Based on a nationwide telephone survey of 1,205 respondents, the NPR/Kaiser/Kennedy School research found that the vast majority of people in the top income categories have very few problems getting health care or paying for it, while in the bottom income categories many people are burdened by such problems, and that the problems are likely to be serious.
While only 20% of those surveyed say they think our health care system works pretty well, there isn’t a great push for sweeping change in the health care system.
People don’t want significant change
The survey found that most people favor current methods of providing health insurance through guaranteed benefits from employers and public programs.

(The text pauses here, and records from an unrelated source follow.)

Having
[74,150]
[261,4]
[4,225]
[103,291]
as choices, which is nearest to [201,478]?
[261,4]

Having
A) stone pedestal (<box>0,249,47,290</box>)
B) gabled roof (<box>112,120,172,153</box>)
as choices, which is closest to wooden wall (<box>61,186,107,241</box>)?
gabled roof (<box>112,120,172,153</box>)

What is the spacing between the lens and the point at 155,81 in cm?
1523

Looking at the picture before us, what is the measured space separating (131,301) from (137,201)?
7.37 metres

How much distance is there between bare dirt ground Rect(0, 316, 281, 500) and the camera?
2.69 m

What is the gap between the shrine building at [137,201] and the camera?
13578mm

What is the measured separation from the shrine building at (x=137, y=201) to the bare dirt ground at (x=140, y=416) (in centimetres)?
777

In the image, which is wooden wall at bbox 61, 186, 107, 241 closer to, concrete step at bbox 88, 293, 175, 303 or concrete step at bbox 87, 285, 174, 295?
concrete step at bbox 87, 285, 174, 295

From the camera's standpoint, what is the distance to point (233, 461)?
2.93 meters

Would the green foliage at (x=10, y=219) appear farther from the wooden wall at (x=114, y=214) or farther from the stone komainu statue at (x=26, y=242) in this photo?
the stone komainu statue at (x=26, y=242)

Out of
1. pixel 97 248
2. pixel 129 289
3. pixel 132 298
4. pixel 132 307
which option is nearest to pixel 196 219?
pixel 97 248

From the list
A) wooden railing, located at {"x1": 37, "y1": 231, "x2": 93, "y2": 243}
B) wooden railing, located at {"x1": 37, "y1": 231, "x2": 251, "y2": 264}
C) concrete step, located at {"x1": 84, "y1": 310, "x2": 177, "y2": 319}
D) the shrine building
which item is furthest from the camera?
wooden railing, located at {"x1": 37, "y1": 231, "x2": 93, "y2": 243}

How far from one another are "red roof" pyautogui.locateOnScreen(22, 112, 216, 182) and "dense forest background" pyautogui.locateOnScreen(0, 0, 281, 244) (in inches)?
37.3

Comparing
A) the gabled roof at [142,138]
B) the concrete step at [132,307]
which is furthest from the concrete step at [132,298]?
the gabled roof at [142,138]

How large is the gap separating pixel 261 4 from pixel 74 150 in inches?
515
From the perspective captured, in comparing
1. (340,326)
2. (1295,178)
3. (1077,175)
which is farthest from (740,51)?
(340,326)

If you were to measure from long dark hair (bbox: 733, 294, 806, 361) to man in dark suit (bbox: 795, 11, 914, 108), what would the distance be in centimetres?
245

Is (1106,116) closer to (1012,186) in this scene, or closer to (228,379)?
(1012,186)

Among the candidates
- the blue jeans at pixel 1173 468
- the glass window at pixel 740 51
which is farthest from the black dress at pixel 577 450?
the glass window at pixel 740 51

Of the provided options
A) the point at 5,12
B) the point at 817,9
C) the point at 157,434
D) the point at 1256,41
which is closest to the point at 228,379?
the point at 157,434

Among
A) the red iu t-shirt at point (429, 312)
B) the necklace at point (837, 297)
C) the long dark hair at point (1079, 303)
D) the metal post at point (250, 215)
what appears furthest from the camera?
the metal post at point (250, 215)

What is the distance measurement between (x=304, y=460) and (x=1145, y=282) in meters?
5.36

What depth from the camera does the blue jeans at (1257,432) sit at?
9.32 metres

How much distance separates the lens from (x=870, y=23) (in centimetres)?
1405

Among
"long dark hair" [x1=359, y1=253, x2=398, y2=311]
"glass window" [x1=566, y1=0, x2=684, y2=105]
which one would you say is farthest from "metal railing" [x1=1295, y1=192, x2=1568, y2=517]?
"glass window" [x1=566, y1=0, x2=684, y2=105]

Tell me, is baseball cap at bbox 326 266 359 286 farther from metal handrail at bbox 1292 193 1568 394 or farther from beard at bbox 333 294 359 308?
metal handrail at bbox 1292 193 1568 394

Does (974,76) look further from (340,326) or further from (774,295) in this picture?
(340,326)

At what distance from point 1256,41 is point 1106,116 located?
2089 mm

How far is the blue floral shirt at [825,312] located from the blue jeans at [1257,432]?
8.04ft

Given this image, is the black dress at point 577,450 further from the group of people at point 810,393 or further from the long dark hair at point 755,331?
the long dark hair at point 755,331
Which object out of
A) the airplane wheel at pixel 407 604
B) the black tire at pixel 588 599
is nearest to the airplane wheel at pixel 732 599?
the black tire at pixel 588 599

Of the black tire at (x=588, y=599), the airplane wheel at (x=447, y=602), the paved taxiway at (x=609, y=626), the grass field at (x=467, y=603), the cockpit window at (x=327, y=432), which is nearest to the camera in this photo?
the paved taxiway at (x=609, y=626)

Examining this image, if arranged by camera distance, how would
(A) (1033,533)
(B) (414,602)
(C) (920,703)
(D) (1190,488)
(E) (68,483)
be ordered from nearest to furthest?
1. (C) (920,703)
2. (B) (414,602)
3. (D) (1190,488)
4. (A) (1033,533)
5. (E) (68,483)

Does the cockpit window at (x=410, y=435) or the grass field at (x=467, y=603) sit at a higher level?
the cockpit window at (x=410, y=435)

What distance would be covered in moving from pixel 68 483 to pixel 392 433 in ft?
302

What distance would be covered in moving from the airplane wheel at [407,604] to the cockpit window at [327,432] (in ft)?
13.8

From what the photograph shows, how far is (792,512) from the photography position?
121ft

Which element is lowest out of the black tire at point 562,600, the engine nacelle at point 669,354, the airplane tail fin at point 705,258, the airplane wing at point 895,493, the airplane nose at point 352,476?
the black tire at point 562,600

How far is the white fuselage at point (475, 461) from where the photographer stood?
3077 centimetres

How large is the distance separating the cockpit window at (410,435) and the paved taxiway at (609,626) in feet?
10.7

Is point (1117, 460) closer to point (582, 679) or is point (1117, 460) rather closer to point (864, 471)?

Four in 10 families reported at least one problem with access to health care, paying medical bills, or perceived quality of care in the past year. The uninsured, those who earn less than $25,000 a year, and those without high school diplomas are more likely to report having health care problems. And the number of people worried about impending health care cost and access is even higher than the number actually experiencing problems.
Meanwhile, the Center for Studying Health System Change survey finds that gaps in access to medical care between uninsured Latinos and African-Americans and uninsured whites generally are almost doubled those between insured minorities and insured whites. This survey involved about 60,000 people in 33,000 families.
"Health insurance is the key that opens the door of the health care system for most working-age Americans, but especially for Latinos and African-Americans," says study author J. Lee Hargraves. For example, 31% of uninsured Latinos and 36% of uninsured African-Americans reported having a regular health care provider in 2001, compared with 51.4% of uninsured whites — an access gap of more than 20 percentage points between uninsured Latinos and uninsured whites.
Among insured people, gaps between minorities and whites still were significant, but much smaller. Thus, 67% of Latinos and 71% of African-Americans had a regular health care provider, compared with 78% of whites. Almost one in three Latinos and one in five African-Americans lacked health insurance in 2001, compared with about one in 10 white Americans.